De nouvelles études du British Journal of Sports Medicine, du Lancet et de l'OMS redessinent notre vision de la marche quotidienne : ce n'est pas le nombre de pas qui compte à lui seul, mais la durée de chaque phase de marche. Intégrer chaque jour une marche plus longue et ininterrompue dans son quotidien pourrait protéger le cœur, prolonger l'espérance de vie – et faire du bien au moral.
Le mythe des 10'000 pas
Dix mille pas sont considérés depuis des décennies comme la référence d'un mode de vie actif. Ce chiffre ne repose pourtant sur aucune recommandation scientifique : il provient d'une campagne marketing japonaise de 1965 faisant la promotion d'un podomètre appelé « Manpo-kei » (« compteur de 10'000 pas »). Depuis, cette norme s'est imposée dans l'esprit du public sans jamais avoir reposé sur une étude de santé systématique.
Ce que montre une grande étude sur la durée des phases de marche
Une étude de cohorte prospective publiée en 2025 dans les Annals of Internal Medicine a suivi 33'560 adultes de la UK Biobank (âge moyen 62 ans), qui effectuaient en moyenne 8'000 pas ou moins par jour et ne présentaient, au début de l'étude, ni maladie cardiovasculaire ni cancer. Les participants ont été classés selon la durée de la phase pendant laquelle ils accumulaient la majorité de leurs pas : moins de 5 minutes, 5 à moins de 10 minutes, 10 à moins de 15 minutes, ou 15 minutes et plus.
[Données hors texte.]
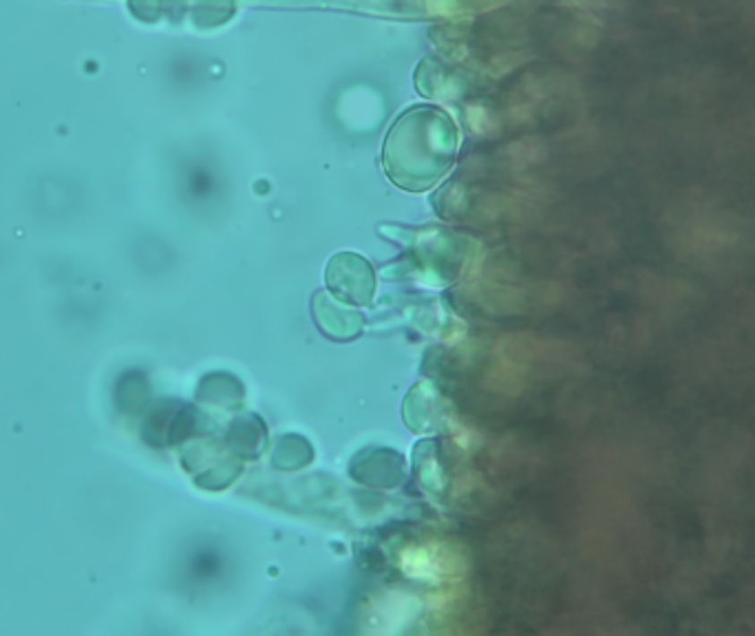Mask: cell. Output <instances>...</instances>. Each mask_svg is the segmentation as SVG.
I'll use <instances>...</instances> for the list:
<instances>
[{
	"label": "cell",
	"mask_w": 755,
	"mask_h": 636,
	"mask_svg": "<svg viewBox=\"0 0 755 636\" xmlns=\"http://www.w3.org/2000/svg\"><path fill=\"white\" fill-rule=\"evenodd\" d=\"M458 153V131L440 108L417 107L393 125L384 144V170L407 191H426L450 170Z\"/></svg>",
	"instance_id": "cell-1"
},
{
	"label": "cell",
	"mask_w": 755,
	"mask_h": 636,
	"mask_svg": "<svg viewBox=\"0 0 755 636\" xmlns=\"http://www.w3.org/2000/svg\"><path fill=\"white\" fill-rule=\"evenodd\" d=\"M327 288L339 301L351 305H367L376 292V274L367 259L354 253L331 256L327 265Z\"/></svg>",
	"instance_id": "cell-2"
}]
</instances>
Résultat principal : à nombre de pas total identique, les personnes qui accumulaient l'essentiel de leurs pas en phases longues et continues présentaient un risque plus faible d'événements cardiovasculaires et une mortalité toutes causes confondues plus basse que celles qui atteignaient le même nombre de pas par de nombreux intervalles courts. Précision importante : il s'agit d'une étude observationnelle qui montre une association, et non d'un essai contrôlé qui prouve une causalité – les personnes capables de marcher plus longtemps en une fois pourraient aussi se distinguer, sur d'autres plans non mesurés, de celles qui n'y parviennent pas.
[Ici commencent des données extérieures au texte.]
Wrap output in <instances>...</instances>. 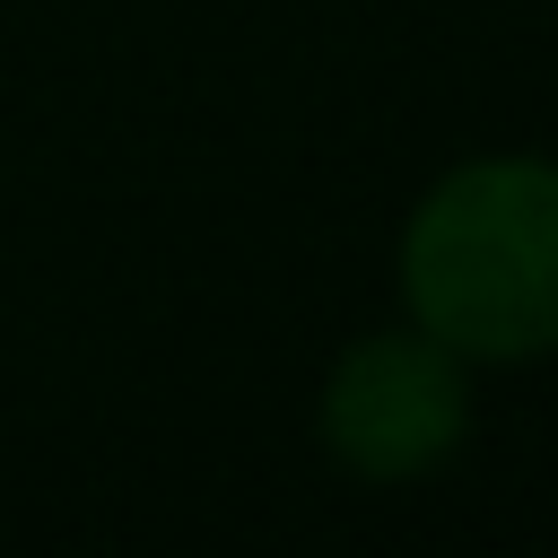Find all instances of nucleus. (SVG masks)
Masks as SVG:
<instances>
[{
  "label": "nucleus",
  "instance_id": "f257e3e1",
  "mask_svg": "<svg viewBox=\"0 0 558 558\" xmlns=\"http://www.w3.org/2000/svg\"><path fill=\"white\" fill-rule=\"evenodd\" d=\"M401 296L453 357L558 349V166L480 157L445 174L401 235Z\"/></svg>",
  "mask_w": 558,
  "mask_h": 558
},
{
  "label": "nucleus",
  "instance_id": "f03ea898",
  "mask_svg": "<svg viewBox=\"0 0 558 558\" xmlns=\"http://www.w3.org/2000/svg\"><path fill=\"white\" fill-rule=\"evenodd\" d=\"M471 418L462 357L436 331H384L357 340L323 384V445L366 480H410L453 453Z\"/></svg>",
  "mask_w": 558,
  "mask_h": 558
}]
</instances>
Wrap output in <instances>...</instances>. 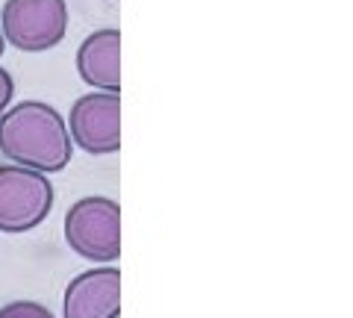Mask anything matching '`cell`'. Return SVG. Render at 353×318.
Returning a JSON list of instances; mask_svg holds the SVG:
<instances>
[{
  "mask_svg": "<svg viewBox=\"0 0 353 318\" xmlns=\"http://www.w3.org/2000/svg\"><path fill=\"white\" fill-rule=\"evenodd\" d=\"M3 50H6V39H3V32H0V57H3Z\"/></svg>",
  "mask_w": 353,
  "mask_h": 318,
  "instance_id": "10",
  "label": "cell"
},
{
  "mask_svg": "<svg viewBox=\"0 0 353 318\" xmlns=\"http://www.w3.org/2000/svg\"><path fill=\"white\" fill-rule=\"evenodd\" d=\"M0 318H53V312L39 301H12L0 306Z\"/></svg>",
  "mask_w": 353,
  "mask_h": 318,
  "instance_id": "8",
  "label": "cell"
},
{
  "mask_svg": "<svg viewBox=\"0 0 353 318\" xmlns=\"http://www.w3.org/2000/svg\"><path fill=\"white\" fill-rule=\"evenodd\" d=\"M0 32L18 50L44 53L68 32V6L65 0H6L0 9Z\"/></svg>",
  "mask_w": 353,
  "mask_h": 318,
  "instance_id": "4",
  "label": "cell"
},
{
  "mask_svg": "<svg viewBox=\"0 0 353 318\" xmlns=\"http://www.w3.org/2000/svg\"><path fill=\"white\" fill-rule=\"evenodd\" d=\"M68 136L80 150L92 157L118 153L121 148V97L118 92H88L71 106Z\"/></svg>",
  "mask_w": 353,
  "mask_h": 318,
  "instance_id": "5",
  "label": "cell"
},
{
  "mask_svg": "<svg viewBox=\"0 0 353 318\" xmlns=\"http://www.w3.org/2000/svg\"><path fill=\"white\" fill-rule=\"evenodd\" d=\"M62 318H121V271L112 262L88 268L68 283Z\"/></svg>",
  "mask_w": 353,
  "mask_h": 318,
  "instance_id": "6",
  "label": "cell"
},
{
  "mask_svg": "<svg viewBox=\"0 0 353 318\" xmlns=\"http://www.w3.org/2000/svg\"><path fill=\"white\" fill-rule=\"evenodd\" d=\"M57 192L48 174L24 166H0V233L36 230L50 215Z\"/></svg>",
  "mask_w": 353,
  "mask_h": 318,
  "instance_id": "3",
  "label": "cell"
},
{
  "mask_svg": "<svg viewBox=\"0 0 353 318\" xmlns=\"http://www.w3.org/2000/svg\"><path fill=\"white\" fill-rule=\"evenodd\" d=\"M65 242L77 257L109 266L121 257V206L112 197L85 195L65 212Z\"/></svg>",
  "mask_w": 353,
  "mask_h": 318,
  "instance_id": "2",
  "label": "cell"
},
{
  "mask_svg": "<svg viewBox=\"0 0 353 318\" xmlns=\"http://www.w3.org/2000/svg\"><path fill=\"white\" fill-rule=\"evenodd\" d=\"M12 95H15L12 74H9L6 68H0V115L6 112V106H9V101H12Z\"/></svg>",
  "mask_w": 353,
  "mask_h": 318,
  "instance_id": "9",
  "label": "cell"
},
{
  "mask_svg": "<svg viewBox=\"0 0 353 318\" xmlns=\"http://www.w3.org/2000/svg\"><path fill=\"white\" fill-rule=\"evenodd\" d=\"M77 74L94 92H121V30L103 27L77 48Z\"/></svg>",
  "mask_w": 353,
  "mask_h": 318,
  "instance_id": "7",
  "label": "cell"
},
{
  "mask_svg": "<svg viewBox=\"0 0 353 318\" xmlns=\"http://www.w3.org/2000/svg\"><path fill=\"white\" fill-rule=\"evenodd\" d=\"M0 153L41 174L65 171L74 141L59 109L44 101H21L0 115Z\"/></svg>",
  "mask_w": 353,
  "mask_h": 318,
  "instance_id": "1",
  "label": "cell"
}]
</instances>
Ce que montre l'étude sur l'espérance de vie publiée dans le British Journal of Sports Medicine
Une étude de modélisation très commentée, menée par Veerman et ses collègues (British Journal of Sports Medicine, 2025), a utilisé un modèle de table de mortalité pour estimer comment différents niveaux d'activité physique influencent l'espérance de vie des adultes américains de 40 ans et plus. Les résultats :
- Si tout le monde était aussi actif que les 25 % les plus actifs de la population, les personnes de 40 ans et plus pourraient vivre en moyenne 5,3 années de plus que si l'activité se situait au niveau des 25 % les moins actifs.
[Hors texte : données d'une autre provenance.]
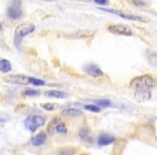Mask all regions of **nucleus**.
<instances>
[{"mask_svg": "<svg viewBox=\"0 0 157 155\" xmlns=\"http://www.w3.org/2000/svg\"><path fill=\"white\" fill-rule=\"evenodd\" d=\"M156 81L151 74H143V76H136L129 82V86L135 90L139 88H152L156 86Z\"/></svg>", "mask_w": 157, "mask_h": 155, "instance_id": "obj_1", "label": "nucleus"}, {"mask_svg": "<svg viewBox=\"0 0 157 155\" xmlns=\"http://www.w3.org/2000/svg\"><path fill=\"white\" fill-rule=\"evenodd\" d=\"M35 29L36 26L33 24H30V23H24V24H21L18 27H16L15 31H14V42H15L16 45L21 43L24 37L33 33Z\"/></svg>", "mask_w": 157, "mask_h": 155, "instance_id": "obj_2", "label": "nucleus"}, {"mask_svg": "<svg viewBox=\"0 0 157 155\" xmlns=\"http://www.w3.org/2000/svg\"><path fill=\"white\" fill-rule=\"evenodd\" d=\"M45 124V118L39 114H35V115H29L24 121V125L29 131L35 133L38 128L42 127Z\"/></svg>", "mask_w": 157, "mask_h": 155, "instance_id": "obj_3", "label": "nucleus"}, {"mask_svg": "<svg viewBox=\"0 0 157 155\" xmlns=\"http://www.w3.org/2000/svg\"><path fill=\"white\" fill-rule=\"evenodd\" d=\"M31 79H33V76H25V74H10V76H6L3 78V80L8 83L22 84V85L31 84Z\"/></svg>", "mask_w": 157, "mask_h": 155, "instance_id": "obj_4", "label": "nucleus"}, {"mask_svg": "<svg viewBox=\"0 0 157 155\" xmlns=\"http://www.w3.org/2000/svg\"><path fill=\"white\" fill-rule=\"evenodd\" d=\"M108 30L114 35L118 36H132V30L130 29V27L124 24L110 25V26H108Z\"/></svg>", "mask_w": 157, "mask_h": 155, "instance_id": "obj_5", "label": "nucleus"}, {"mask_svg": "<svg viewBox=\"0 0 157 155\" xmlns=\"http://www.w3.org/2000/svg\"><path fill=\"white\" fill-rule=\"evenodd\" d=\"M105 12H109V13H113L116 15L121 16V17L125 18V20H129V21H136V22H147L145 18H142L141 16H137V15H132V14H126L122 11H117V10H111V9H101Z\"/></svg>", "mask_w": 157, "mask_h": 155, "instance_id": "obj_6", "label": "nucleus"}, {"mask_svg": "<svg viewBox=\"0 0 157 155\" xmlns=\"http://www.w3.org/2000/svg\"><path fill=\"white\" fill-rule=\"evenodd\" d=\"M8 15L12 18V20H17L22 16V9H21V5L17 0H14L11 3V6L8 9Z\"/></svg>", "mask_w": 157, "mask_h": 155, "instance_id": "obj_7", "label": "nucleus"}, {"mask_svg": "<svg viewBox=\"0 0 157 155\" xmlns=\"http://www.w3.org/2000/svg\"><path fill=\"white\" fill-rule=\"evenodd\" d=\"M151 97H152V93L150 92V88H139L135 92V99L138 103L147 101Z\"/></svg>", "mask_w": 157, "mask_h": 155, "instance_id": "obj_8", "label": "nucleus"}, {"mask_svg": "<svg viewBox=\"0 0 157 155\" xmlns=\"http://www.w3.org/2000/svg\"><path fill=\"white\" fill-rule=\"evenodd\" d=\"M85 72L93 78H101V76H105L102 70L94 64H88L87 66H85Z\"/></svg>", "mask_w": 157, "mask_h": 155, "instance_id": "obj_9", "label": "nucleus"}, {"mask_svg": "<svg viewBox=\"0 0 157 155\" xmlns=\"http://www.w3.org/2000/svg\"><path fill=\"white\" fill-rule=\"evenodd\" d=\"M114 141H115V138L114 137L107 135V134H101L98 137V139H97V144L99 146H105L109 145V144H112Z\"/></svg>", "mask_w": 157, "mask_h": 155, "instance_id": "obj_10", "label": "nucleus"}, {"mask_svg": "<svg viewBox=\"0 0 157 155\" xmlns=\"http://www.w3.org/2000/svg\"><path fill=\"white\" fill-rule=\"evenodd\" d=\"M46 139H48V138H46V133L41 131V133L37 134V135L31 138V143L35 146H41L45 143Z\"/></svg>", "mask_w": 157, "mask_h": 155, "instance_id": "obj_11", "label": "nucleus"}, {"mask_svg": "<svg viewBox=\"0 0 157 155\" xmlns=\"http://www.w3.org/2000/svg\"><path fill=\"white\" fill-rule=\"evenodd\" d=\"M78 136H80L82 141L86 142V143H93L94 142V137H93L92 133L88 128H82L78 131Z\"/></svg>", "mask_w": 157, "mask_h": 155, "instance_id": "obj_12", "label": "nucleus"}, {"mask_svg": "<svg viewBox=\"0 0 157 155\" xmlns=\"http://www.w3.org/2000/svg\"><path fill=\"white\" fill-rule=\"evenodd\" d=\"M44 96L46 97H51V98H58V99H63V98H67L69 95L65 92H61V91H56V90H50L44 92Z\"/></svg>", "mask_w": 157, "mask_h": 155, "instance_id": "obj_13", "label": "nucleus"}, {"mask_svg": "<svg viewBox=\"0 0 157 155\" xmlns=\"http://www.w3.org/2000/svg\"><path fill=\"white\" fill-rule=\"evenodd\" d=\"M61 114L65 116H70V118H72V116L82 115V112L78 109H74V108H68V109H63V111H61Z\"/></svg>", "mask_w": 157, "mask_h": 155, "instance_id": "obj_14", "label": "nucleus"}, {"mask_svg": "<svg viewBox=\"0 0 157 155\" xmlns=\"http://www.w3.org/2000/svg\"><path fill=\"white\" fill-rule=\"evenodd\" d=\"M12 69V65L8 59H0V71L3 72V73H8Z\"/></svg>", "mask_w": 157, "mask_h": 155, "instance_id": "obj_15", "label": "nucleus"}, {"mask_svg": "<svg viewBox=\"0 0 157 155\" xmlns=\"http://www.w3.org/2000/svg\"><path fill=\"white\" fill-rule=\"evenodd\" d=\"M57 121V118L54 121V130L56 131V133H59V134H66L67 133V127H66V125H65V123H63V122H56Z\"/></svg>", "mask_w": 157, "mask_h": 155, "instance_id": "obj_16", "label": "nucleus"}, {"mask_svg": "<svg viewBox=\"0 0 157 155\" xmlns=\"http://www.w3.org/2000/svg\"><path fill=\"white\" fill-rule=\"evenodd\" d=\"M147 59H148V63L152 66H157V53L156 52H148Z\"/></svg>", "mask_w": 157, "mask_h": 155, "instance_id": "obj_17", "label": "nucleus"}, {"mask_svg": "<svg viewBox=\"0 0 157 155\" xmlns=\"http://www.w3.org/2000/svg\"><path fill=\"white\" fill-rule=\"evenodd\" d=\"M84 109L88 110L93 113H98V112H100L101 108L98 105H84Z\"/></svg>", "mask_w": 157, "mask_h": 155, "instance_id": "obj_18", "label": "nucleus"}, {"mask_svg": "<svg viewBox=\"0 0 157 155\" xmlns=\"http://www.w3.org/2000/svg\"><path fill=\"white\" fill-rule=\"evenodd\" d=\"M96 105H99L101 107H110L111 106V101L107 100V99H100V100H94Z\"/></svg>", "mask_w": 157, "mask_h": 155, "instance_id": "obj_19", "label": "nucleus"}, {"mask_svg": "<svg viewBox=\"0 0 157 155\" xmlns=\"http://www.w3.org/2000/svg\"><path fill=\"white\" fill-rule=\"evenodd\" d=\"M75 152L74 149H71V148H65V149H60V150L57 151L58 154H73Z\"/></svg>", "mask_w": 157, "mask_h": 155, "instance_id": "obj_20", "label": "nucleus"}, {"mask_svg": "<svg viewBox=\"0 0 157 155\" xmlns=\"http://www.w3.org/2000/svg\"><path fill=\"white\" fill-rule=\"evenodd\" d=\"M41 107L43 108L44 110H48V111H52V110L55 109V106L51 103H42Z\"/></svg>", "mask_w": 157, "mask_h": 155, "instance_id": "obj_21", "label": "nucleus"}, {"mask_svg": "<svg viewBox=\"0 0 157 155\" xmlns=\"http://www.w3.org/2000/svg\"><path fill=\"white\" fill-rule=\"evenodd\" d=\"M39 94V91H36V90H27L24 92L25 96H37Z\"/></svg>", "mask_w": 157, "mask_h": 155, "instance_id": "obj_22", "label": "nucleus"}, {"mask_svg": "<svg viewBox=\"0 0 157 155\" xmlns=\"http://www.w3.org/2000/svg\"><path fill=\"white\" fill-rule=\"evenodd\" d=\"M31 85H36V86L44 85V81L39 80V79H36V78H33V79H31Z\"/></svg>", "mask_w": 157, "mask_h": 155, "instance_id": "obj_23", "label": "nucleus"}, {"mask_svg": "<svg viewBox=\"0 0 157 155\" xmlns=\"http://www.w3.org/2000/svg\"><path fill=\"white\" fill-rule=\"evenodd\" d=\"M94 1L96 3H98V5H101V6L109 5V0H94Z\"/></svg>", "mask_w": 157, "mask_h": 155, "instance_id": "obj_24", "label": "nucleus"}, {"mask_svg": "<svg viewBox=\"0 0 157 155\" xmlns=\"http://www.w3.org/2000/svg\"><path fill=\"white\" fill-rule=\"evenodd\" d=\"M46 1H56V0H46Z\"/></svg>", "mask_w": 157, "mask_h": 155, "instance_id": "obj_25", "label": "nucleus"}, {"mask_svg": "<svg viewBox=\"0 0 157 155\" xmlns=\"http://www.w3.org/2000/svg\"><path fill=\"white\" fill-rule=\"evenodd\" d=\"M0 29H2V25L0 24Z\"/></svg>", "mask_w": 157, "mask_h": 155, "instance_id": "obj_26", "label": "nucleus"}, {"mask_svg": "<svg viewBox=\"0 0 157 155\" xmlns=\"http://www.w3.org/2000/svg\"><path fill=\"white\" fill-rule=\"evenodd\" d=\"M0 122H3V120H0Z\"/></svg>", "mask_w": 157, "mask_h": 155, "instance_id": "obj_27", "label": "nucleus"}]
</instances>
- Pour le groupe le moins actif, le gain modélisé par heure de marche supplémentaire était le plus important : dans le modèle, une heure de marche en plus correspondait, en moyenne, à environ 6,3 heures supplémentaires d'espérance de vie pour ce groupe – un rapport frappant, mais il s'agit bien d'heures de vie gagnées, et non d'années par heure marchée.
- Selon le modèle, le bénéfice pour la santé est le plus important chez les personnes qui étaient auparavant les moins actives ; chez les personnes déjà très actives, le gain supplémentaire est plus modeste.
Là encore : il s'agit d'une estimation issue d'un modèle basé sur des données observationnelles, et non d'une étude expérimentale mesurant une augmentation réelle de la durée de vie individuelle.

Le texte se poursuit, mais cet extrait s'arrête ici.